What to work on
Extend the text on the 2022 Khyber Pakhtunkhwa wildfires by writing what comes after its final sentence.

- Date: May 2022 – June 2022;
- Location: Khyber Pakhtunkhwa, Pakistan

Statistics
- Burned area: 14,430 acres (5,840 ha)
- Land use: Forests and pastures

Impacts
- Deaths: 4

= 2022 Khyber Pakhtunkhwa wildfires =

Forest fires in Khyber Pakhtunkhwa, Pakistan

From the end of May to mid June 2022, more than 200 forest fires in different districts of Khyber Pakhtunkhwa province of Pakistan damaged 14,430 acres of forests and pastures. While 402 incidents of forest fires were reported in one month, the highest number of 129 forest fires was reported in Abbottabad District. According to the report, forest fires broke out at 55 places in Mansehra District, 29 in Lakki Marwat District, 39 in Dera Ismail Khan District and 24 in Swat District.

Excerpted data
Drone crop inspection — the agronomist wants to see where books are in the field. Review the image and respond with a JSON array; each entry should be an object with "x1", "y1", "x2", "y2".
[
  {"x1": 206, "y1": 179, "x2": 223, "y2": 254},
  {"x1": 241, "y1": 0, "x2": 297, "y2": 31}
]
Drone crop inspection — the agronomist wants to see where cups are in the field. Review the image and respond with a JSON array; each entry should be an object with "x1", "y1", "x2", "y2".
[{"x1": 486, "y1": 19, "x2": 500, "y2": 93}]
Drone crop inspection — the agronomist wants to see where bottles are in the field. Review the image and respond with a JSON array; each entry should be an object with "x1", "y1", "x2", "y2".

Your response
==Haripur wildfire==
On 16 May 2022, hundreds of acres of forest trees were uprooted and hundreds of large trees and shrubs were reduced to ashes in 70% of the forest area, in the hilly area of Makniyal in the Khanpur Tehsil of Haripur District, Khyber Pakhtunkhwa, Pakistan.

==Shangla District wildfire==
On 4 June 2022, a forest fire broke out in Ali Jan Capri area of Chakesar, a remote area of Shangla District, Pakistan, as a result of which a girl, two children and a woman were burnt to death while collecting firewood.

Some people were also injured and shifted to Tehsil Headquarters Hospital Chakesar as rescue operation continued.